→ **GOAL OF THE EXERCISE**
Write out word for word every line of the records from the one containing "Out of the shirt" down to the last line of the records, keeping both ends.

=== EXERCISE MATERIAL ===

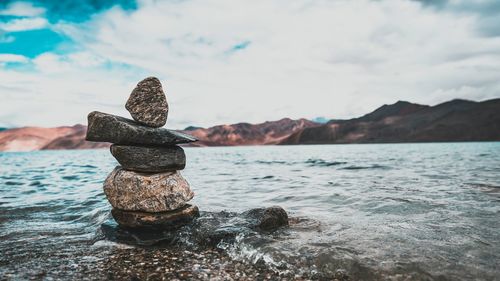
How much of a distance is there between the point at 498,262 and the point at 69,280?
31.2ft

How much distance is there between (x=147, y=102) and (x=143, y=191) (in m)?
2.97

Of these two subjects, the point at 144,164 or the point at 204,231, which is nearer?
the point at 204,231

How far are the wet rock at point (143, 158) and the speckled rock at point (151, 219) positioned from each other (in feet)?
4.76

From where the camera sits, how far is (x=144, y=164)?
11.0 m

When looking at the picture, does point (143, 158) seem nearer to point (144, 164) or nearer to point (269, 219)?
point (144, 164)

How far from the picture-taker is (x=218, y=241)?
31.9ft

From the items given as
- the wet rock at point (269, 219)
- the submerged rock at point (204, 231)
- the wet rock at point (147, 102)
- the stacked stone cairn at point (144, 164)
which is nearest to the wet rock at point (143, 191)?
the stacked stone cairn at point (144, 164)

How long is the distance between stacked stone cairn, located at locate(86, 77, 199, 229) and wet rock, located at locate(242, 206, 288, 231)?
224 centimetres

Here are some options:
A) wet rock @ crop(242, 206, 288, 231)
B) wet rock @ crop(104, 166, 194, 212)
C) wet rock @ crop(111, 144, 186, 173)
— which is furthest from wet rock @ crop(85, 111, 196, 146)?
wet rock @ crop(242, 206, 288, 231)

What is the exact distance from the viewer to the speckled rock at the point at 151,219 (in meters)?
10.5

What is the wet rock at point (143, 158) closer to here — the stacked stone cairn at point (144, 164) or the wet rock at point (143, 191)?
the stacked stone cairn at point (144, 164)

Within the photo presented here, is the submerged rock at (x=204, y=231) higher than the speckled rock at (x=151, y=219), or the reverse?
the speckled rock at (x=151, y=219)

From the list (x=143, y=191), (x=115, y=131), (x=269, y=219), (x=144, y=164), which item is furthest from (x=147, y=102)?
(x=269, y=219)

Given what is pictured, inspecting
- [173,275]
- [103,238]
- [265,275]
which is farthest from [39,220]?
[265,275]
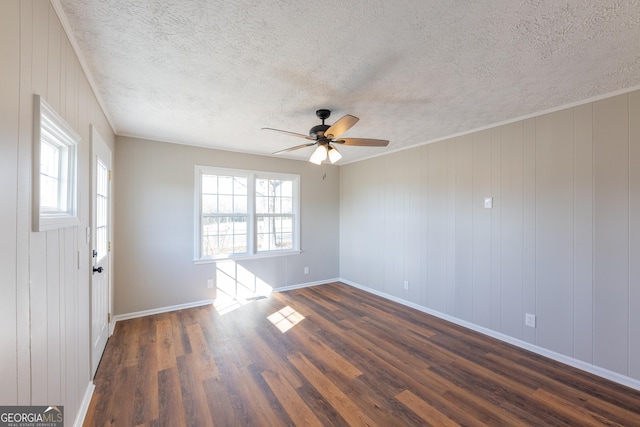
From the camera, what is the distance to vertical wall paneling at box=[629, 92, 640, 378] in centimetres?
219

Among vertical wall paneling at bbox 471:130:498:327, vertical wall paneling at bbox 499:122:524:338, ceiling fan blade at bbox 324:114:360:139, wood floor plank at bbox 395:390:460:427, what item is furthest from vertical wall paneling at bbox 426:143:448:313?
ceiling fan blade at bbox 324:114:360:139

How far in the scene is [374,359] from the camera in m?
2.63

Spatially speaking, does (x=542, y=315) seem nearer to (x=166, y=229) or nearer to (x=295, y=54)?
(x=295, y=54)

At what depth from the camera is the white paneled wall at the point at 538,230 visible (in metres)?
2.28

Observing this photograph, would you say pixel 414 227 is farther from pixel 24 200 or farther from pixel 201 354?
pixel 24 200

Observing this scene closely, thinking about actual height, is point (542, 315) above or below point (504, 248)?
below

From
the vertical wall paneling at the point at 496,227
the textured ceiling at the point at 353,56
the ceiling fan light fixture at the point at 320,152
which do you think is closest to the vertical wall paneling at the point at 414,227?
the vertical wall paneling at the point at 496,227

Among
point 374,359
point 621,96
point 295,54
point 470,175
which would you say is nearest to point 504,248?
point 470,175

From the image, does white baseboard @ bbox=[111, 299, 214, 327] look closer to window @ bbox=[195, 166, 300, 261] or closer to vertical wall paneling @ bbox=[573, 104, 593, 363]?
window @ bbox=[195, 166, 300, 261]

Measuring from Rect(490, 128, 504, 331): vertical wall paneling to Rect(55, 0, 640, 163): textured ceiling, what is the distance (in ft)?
1.12

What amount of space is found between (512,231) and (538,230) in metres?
0.24

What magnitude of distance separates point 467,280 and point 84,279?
151 inches

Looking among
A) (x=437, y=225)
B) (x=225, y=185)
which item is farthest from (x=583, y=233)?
(x=225, y=185)

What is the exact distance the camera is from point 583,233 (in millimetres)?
2475
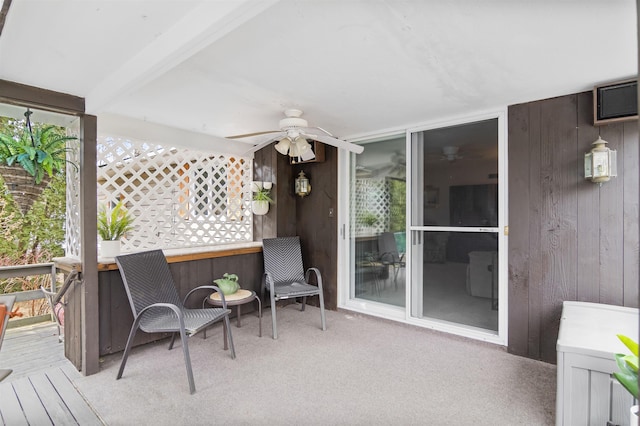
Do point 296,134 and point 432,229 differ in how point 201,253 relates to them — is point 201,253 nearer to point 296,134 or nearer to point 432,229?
point 296,134

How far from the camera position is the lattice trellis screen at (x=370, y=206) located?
12.8 feet

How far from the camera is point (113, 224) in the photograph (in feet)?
9.82

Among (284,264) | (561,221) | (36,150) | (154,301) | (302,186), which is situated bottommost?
(154,301)

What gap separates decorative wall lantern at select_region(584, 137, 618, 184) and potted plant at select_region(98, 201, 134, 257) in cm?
389

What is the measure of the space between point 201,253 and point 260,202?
102 centimetres

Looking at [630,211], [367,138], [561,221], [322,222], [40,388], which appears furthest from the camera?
[322,222]

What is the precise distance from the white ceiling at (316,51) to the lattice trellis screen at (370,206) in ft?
3.84

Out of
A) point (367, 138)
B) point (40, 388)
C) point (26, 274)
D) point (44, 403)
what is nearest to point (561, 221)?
point (367, 138)

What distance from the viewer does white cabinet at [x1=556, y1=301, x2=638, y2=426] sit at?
165cm

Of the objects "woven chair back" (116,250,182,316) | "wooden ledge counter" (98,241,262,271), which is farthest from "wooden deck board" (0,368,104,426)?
"wooden ledge counter" (98,241,262,271)

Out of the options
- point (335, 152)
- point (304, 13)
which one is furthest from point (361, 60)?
point (335, 152)

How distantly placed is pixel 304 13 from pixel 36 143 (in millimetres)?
2493

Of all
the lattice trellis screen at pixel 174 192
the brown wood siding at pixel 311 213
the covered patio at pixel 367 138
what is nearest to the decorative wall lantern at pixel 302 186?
the brown wood siding at pixel 311 213

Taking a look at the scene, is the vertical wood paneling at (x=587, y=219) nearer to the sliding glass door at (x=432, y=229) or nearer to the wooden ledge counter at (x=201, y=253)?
the sliding glass door at (x=432, y=229)
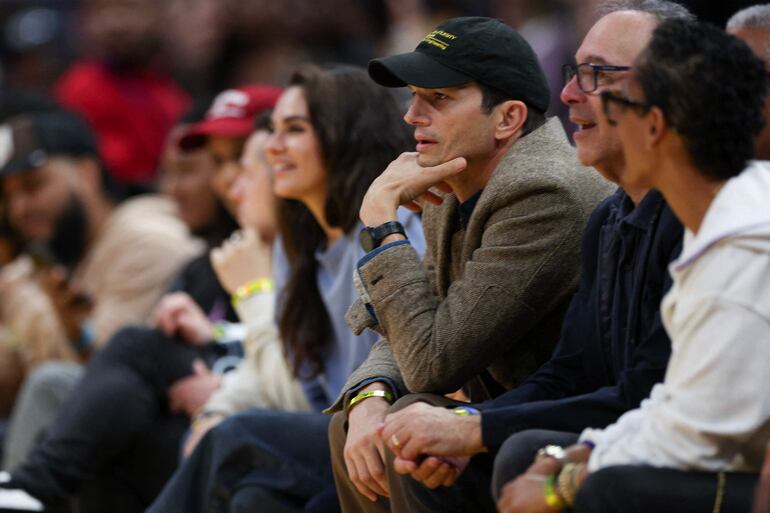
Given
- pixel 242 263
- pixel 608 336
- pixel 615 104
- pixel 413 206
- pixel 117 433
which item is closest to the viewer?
pixel 615 104

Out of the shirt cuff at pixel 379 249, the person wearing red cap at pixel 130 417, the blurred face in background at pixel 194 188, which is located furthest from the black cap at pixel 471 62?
the blurred face in background at pixel 194 188

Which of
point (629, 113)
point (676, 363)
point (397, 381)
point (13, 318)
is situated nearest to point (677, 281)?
point (676, 363)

===

→ **EXERCISE RESULT**
Out of the shirt cuff at pixel 379 249, the person wearing red cap at pixel 130 417, the blurred face in background at pixel 194 188, which is located furthest from the black cap at pixel 471 62?
the blurred face in background at pixel 194 188

Which of
point (629, 113)
point (676, 363)
point (397, 381)
point (13, 318)
is situated nearest to point (677, 281)?
point (676, 363)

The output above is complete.